Geidt reported that Johnson told him “he knew nothing about such payments” until February 2021. However, WhatsApp messages that emerged during an Electoral Commission inquiry into the funding showed that Johnson had been in direct contact with Brownlow in November 2020.

Downing Street has said Johnson only knew Brownlow was handling the donations, rather than funding them.

Pressure is piling on Geidt from opposition parties and campaigners to make a call on whether to censure Johnson – or resign if there are grounds to believe he was misled.

Tom Brake, director of the campaign group Unlock Democracy, said the silence from Geidt could mean one of three things. “Either the PM has refused to allow Lord Geidt to open a fresh inquiry, or the PM is stonewalling him, or he has interviewed the PM and is waiting to publish his report. Whichever it is, the public deserves to know. Lord Geidt should confirm, without further delay, whether our PM subscribes to the Nolan principles of integrity, accountability, openness and honesty.”

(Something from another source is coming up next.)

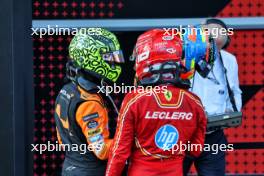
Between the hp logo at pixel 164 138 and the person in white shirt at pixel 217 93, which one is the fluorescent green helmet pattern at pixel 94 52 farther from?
the person in white shirt at pixel 217 93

The Liberal Democrat chief whip, Wendy Chamberlain, said Geidt’s position was becoming compromised. “We cannot allow another public servant to be dragged down by Johnson’s desire to cover up the avalanche of sleaze that is engulfing his government,” said Chamberlain.

Geidt is said to have asked Johnson for the WhatsApp messages exposed by the Electoral Commission. He is also said to have been frustrated by the emergence of the new material, with suggestions he could consider his position if he concludes he has been misled by the prime minister.

A resignation by Geidt would be a further embarrassment. Johnson’s previous ministerial standards adviser, Alex Allan, stood down in November 2020 after the prime minister ignored his findings that the home secretary, Priti Patel, had bullied staff.

Stone, who looks into standards breaches by MPs, has not yet made a call on whether to investigate Johnson. Stone said she would not investigate until the Electoral Commission had finalised its inquiries, but has now been urged by MPs to do so.

That could be the investigation that has the most serious implications for Johnson – Stone has sanction powers, including the ability to suspend an MP, which can lead to a recall petition and a potential byelection. Though highly unlikely to result in the prime minister losing his Uxbridge seat, it would at the very least add more fuel to backbenchers who believe Johnson could become an electoral liability.